Technology Background

ASUS sent over its upcoming USB 3.1 expansion card and a test device to help us measure excitement for USB 3.1.

Just over a week or so ago Allyn spent some time with the MSI X99A Gaming 9 ACK motherboard, a fact that might seem a little odd to our frequent readers. Why would our storage editor be focusing on a motherboard? USB 3.1 of course! When we visited MSI at CES in January they were the first company to show working USB 3.1 hardware and performance numbers that we were able duplicate in our testing when MSI sent us similar hardware.

But ASUS is in this game as well, preparing its product lines with USB 3.1 support courtesy of the same ASMedia controller we looked at before.

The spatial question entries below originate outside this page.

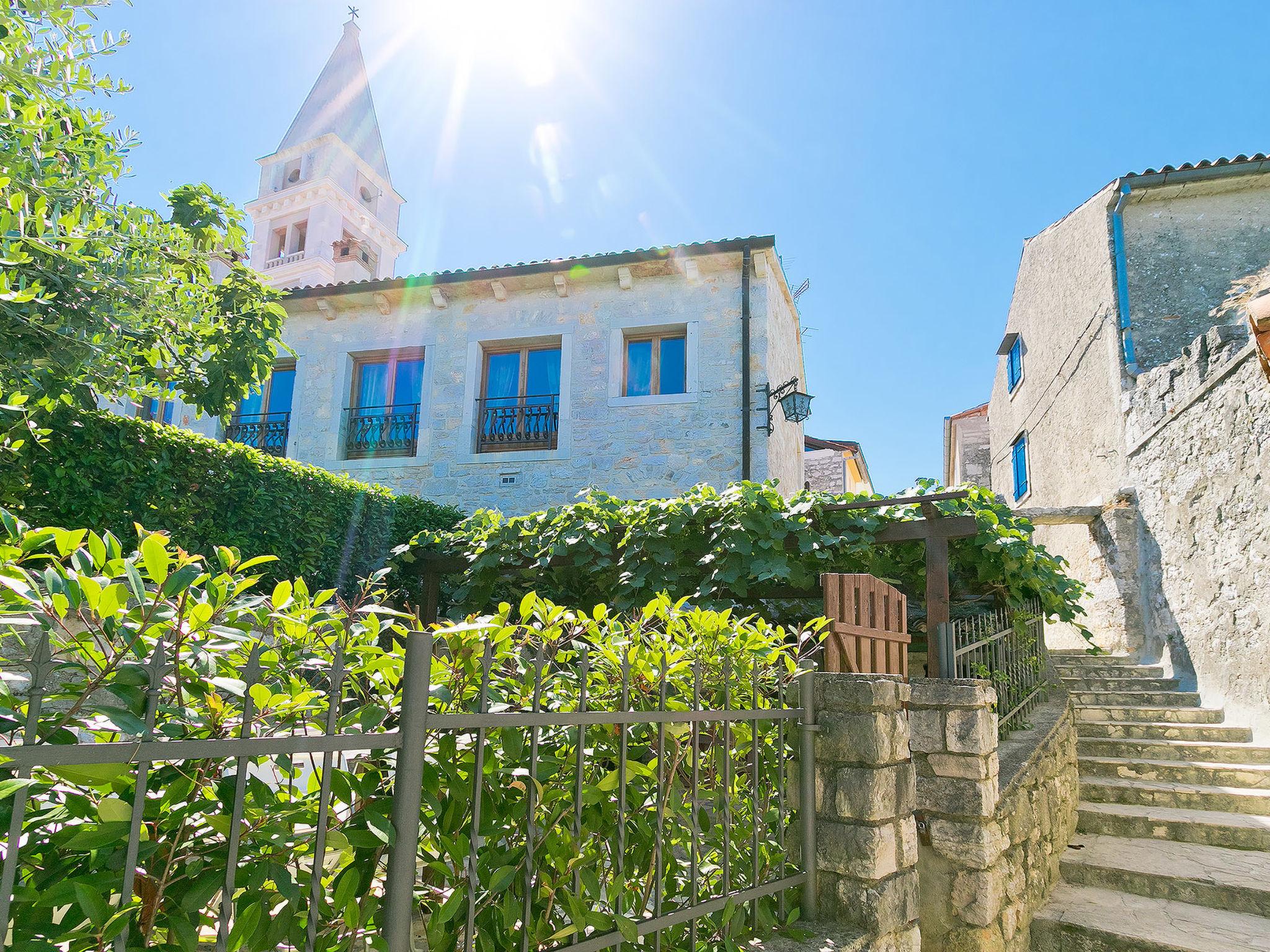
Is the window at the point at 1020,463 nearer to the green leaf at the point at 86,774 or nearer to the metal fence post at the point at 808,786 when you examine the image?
the metal fence post at the point at 808,786

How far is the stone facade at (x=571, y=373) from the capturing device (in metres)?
9.92

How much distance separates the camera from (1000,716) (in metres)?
5.66

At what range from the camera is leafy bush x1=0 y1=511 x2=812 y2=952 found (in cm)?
119

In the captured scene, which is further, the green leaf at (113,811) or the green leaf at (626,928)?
the green leaf at (626,928)

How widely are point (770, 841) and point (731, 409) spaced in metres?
7.41

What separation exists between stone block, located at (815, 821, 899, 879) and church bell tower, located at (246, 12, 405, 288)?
74.0ft

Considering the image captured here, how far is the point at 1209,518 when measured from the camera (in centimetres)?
848

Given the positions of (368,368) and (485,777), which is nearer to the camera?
(485,777)

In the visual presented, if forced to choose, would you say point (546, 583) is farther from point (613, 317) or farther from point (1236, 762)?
point (1236, 762)

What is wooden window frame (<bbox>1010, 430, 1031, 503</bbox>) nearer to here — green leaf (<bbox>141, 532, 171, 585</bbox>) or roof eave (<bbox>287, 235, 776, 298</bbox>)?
roof eave (<bbox>287, 235, 776, 298</bbox>)

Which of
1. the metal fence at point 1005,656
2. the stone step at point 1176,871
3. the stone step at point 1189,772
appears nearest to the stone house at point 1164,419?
the stone step at point 1189,772

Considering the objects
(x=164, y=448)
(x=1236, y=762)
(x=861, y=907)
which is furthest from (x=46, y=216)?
(x=1236, y=762)

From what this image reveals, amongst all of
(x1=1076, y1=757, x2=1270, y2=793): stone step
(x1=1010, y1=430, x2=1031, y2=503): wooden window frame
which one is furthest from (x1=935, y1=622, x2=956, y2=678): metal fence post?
(x1=1010, y1=430, x2=1031, y2=503): wooden window frame

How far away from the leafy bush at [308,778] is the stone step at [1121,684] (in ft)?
26.5
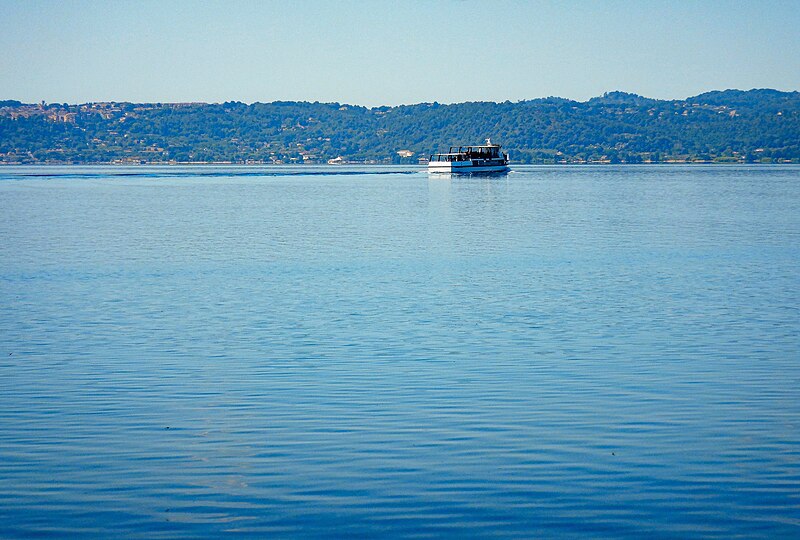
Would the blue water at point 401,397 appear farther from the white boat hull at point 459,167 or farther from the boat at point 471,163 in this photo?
the boat at point 471,163

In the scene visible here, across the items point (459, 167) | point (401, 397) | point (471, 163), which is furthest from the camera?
point (471, 163)

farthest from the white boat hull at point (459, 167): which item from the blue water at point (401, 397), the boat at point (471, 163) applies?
the blue water at point (401, 397)

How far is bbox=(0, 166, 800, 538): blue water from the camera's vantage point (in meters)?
13.4

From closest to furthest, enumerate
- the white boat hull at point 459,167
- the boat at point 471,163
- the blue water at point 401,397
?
the blue water at point 401,397 < the white boat hull at point 459,167 < the boat at point 471,163

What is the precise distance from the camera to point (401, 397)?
19.5 m

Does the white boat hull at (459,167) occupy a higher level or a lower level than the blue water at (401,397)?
lower

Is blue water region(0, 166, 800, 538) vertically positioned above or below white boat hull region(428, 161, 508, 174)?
above

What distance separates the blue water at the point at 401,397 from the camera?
44.0ft

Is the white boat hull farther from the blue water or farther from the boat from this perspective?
the blue water

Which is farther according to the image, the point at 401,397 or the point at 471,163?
the point at 471,163

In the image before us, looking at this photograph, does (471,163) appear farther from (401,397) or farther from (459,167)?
(401,397)

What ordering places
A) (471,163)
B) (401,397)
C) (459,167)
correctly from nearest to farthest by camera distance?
(401,397)
(459,167)
(471,163)

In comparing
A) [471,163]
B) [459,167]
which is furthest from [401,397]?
[471,163]

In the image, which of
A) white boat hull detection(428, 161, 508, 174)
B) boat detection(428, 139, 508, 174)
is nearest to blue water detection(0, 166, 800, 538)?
Answer: white boat hull detection(428, 161, 508, 174)
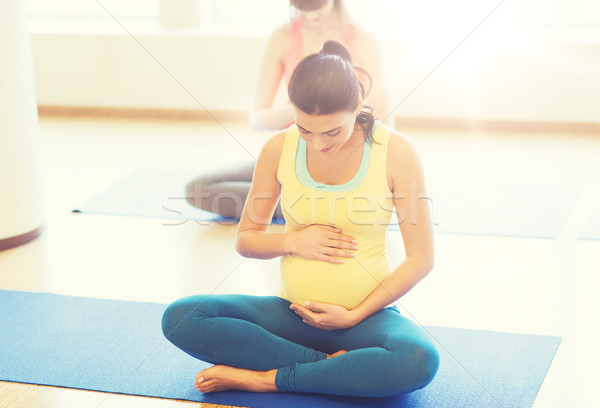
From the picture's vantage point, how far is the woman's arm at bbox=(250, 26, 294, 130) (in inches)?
104

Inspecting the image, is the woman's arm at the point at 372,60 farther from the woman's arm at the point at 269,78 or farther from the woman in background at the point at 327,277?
the woman in background at the point at 327,277

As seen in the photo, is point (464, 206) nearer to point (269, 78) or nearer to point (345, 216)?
point (269, 78)

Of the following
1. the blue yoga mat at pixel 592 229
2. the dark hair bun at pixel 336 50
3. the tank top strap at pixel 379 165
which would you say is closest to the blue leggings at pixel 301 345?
the tank top strap at pixel 379 165

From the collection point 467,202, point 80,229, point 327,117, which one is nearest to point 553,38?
point 467,202

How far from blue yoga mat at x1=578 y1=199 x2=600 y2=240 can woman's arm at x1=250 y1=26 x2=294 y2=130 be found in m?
1.12

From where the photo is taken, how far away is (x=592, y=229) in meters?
2.64

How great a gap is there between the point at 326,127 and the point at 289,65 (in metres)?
1.21

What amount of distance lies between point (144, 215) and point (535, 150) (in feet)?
6.59

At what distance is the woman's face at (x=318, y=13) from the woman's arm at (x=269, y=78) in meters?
0.18

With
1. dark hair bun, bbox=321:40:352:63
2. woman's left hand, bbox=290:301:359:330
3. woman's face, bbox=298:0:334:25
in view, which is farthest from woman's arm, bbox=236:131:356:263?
woman's face, bbox=298:0:334:25

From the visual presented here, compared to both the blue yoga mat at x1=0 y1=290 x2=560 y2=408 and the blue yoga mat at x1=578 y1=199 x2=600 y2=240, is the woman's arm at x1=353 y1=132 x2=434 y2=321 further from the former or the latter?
the blue yoga mat at x1=578 y1=199 x2=600 y2=240

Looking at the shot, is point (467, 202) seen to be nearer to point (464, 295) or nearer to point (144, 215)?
point (464, 295)

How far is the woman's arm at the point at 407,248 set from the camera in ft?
5.24

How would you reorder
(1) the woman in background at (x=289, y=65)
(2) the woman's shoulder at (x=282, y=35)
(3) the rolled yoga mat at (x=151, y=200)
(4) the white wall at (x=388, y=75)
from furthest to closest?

ASUS has a new revision of several motherboards planned with integrated on-board USB 3.1 but is also going to be releasing an add-in card with USB 3.1 support for existing systems.

Today we are going to test that add-in card to measure ASUS' implementation of USB 3.1 and see how it stacks up to what MSI had to offer and what improvements and changes you can expect from USB 3.0.

USB 3.1 Technology Background

Despite the simple point denomination change in USB 3.1, also known as SuperSpeed+, the technological and speed differences in the newest revision of USB are substantial. Allyn did a good job of summarizing the changes that include a 10 Gbps link interface and a dramatic drop in encoding overhead that enables peak theoretical performance improvements of 2.44x compared to USB 3.0.

USB 3.1 is rated at 10 Gbps, twice that of USB 3.0. The little-reported-on nugget of info from the USB 3.1 specification relates to how they classify the raw vs. expected speeds. Taking USB 3.0 as an example, Superspeed can handle a raw 5Gbps data rate, but after subtracting out the overhead (packet framing, flow control, etc), you are left with ~450MB/s of real throughput. Superspeed+ upgrades the bit encoding type from 8b/10b (80% efficient) to 128b/132b (97% efficient) *in addition to* the doubling of raw data rate. This means that even after accounting for overhead, Superspeed+’s best case throughput should work out to ~1.1GB/s. That’s not a 2x speed improvement – it is actually 2.44x of USB 3.0 speed. Superspeed+ alright!

ASUS has done some additional work in this area, as they did with USB 3.0, to enable UASP and Turbo Modes for its own USB 3.1 implementations. Turbo Mode is an optimized form of the standard BOT transfer mode (that can only handle one request at at time) that improves device read speeds by adopting a streaming architecture eliminating much of the round trip communication time. This can be run on all devices that support USB 3.0/USB3.1 and SCSI commands and isn't restricted to devices with USB Attached SCSI Protocol (UASP) support.

UASP will still provide the best performance for USB 3.1 devices with nearly all of the delay of command phases being removed and a multi-tasking aware architecture that is capable of handling multiple file transfers at the same time. Much like native command queuing (NCQ) helped improve overall performance for SATA, UASP continues to improve USB experiences.

ASUS enables the activation of UASP and Turbo transfer modes as a part of its AI Suite software shipped with its motherboards. The latest iteration will have the option for "USB 3.1 Boost" and you can speed up your USB 3.1 data transfers with the click of a single icon. In our performance results you will be able to see how this early iteration of USB 3.1 Boost works.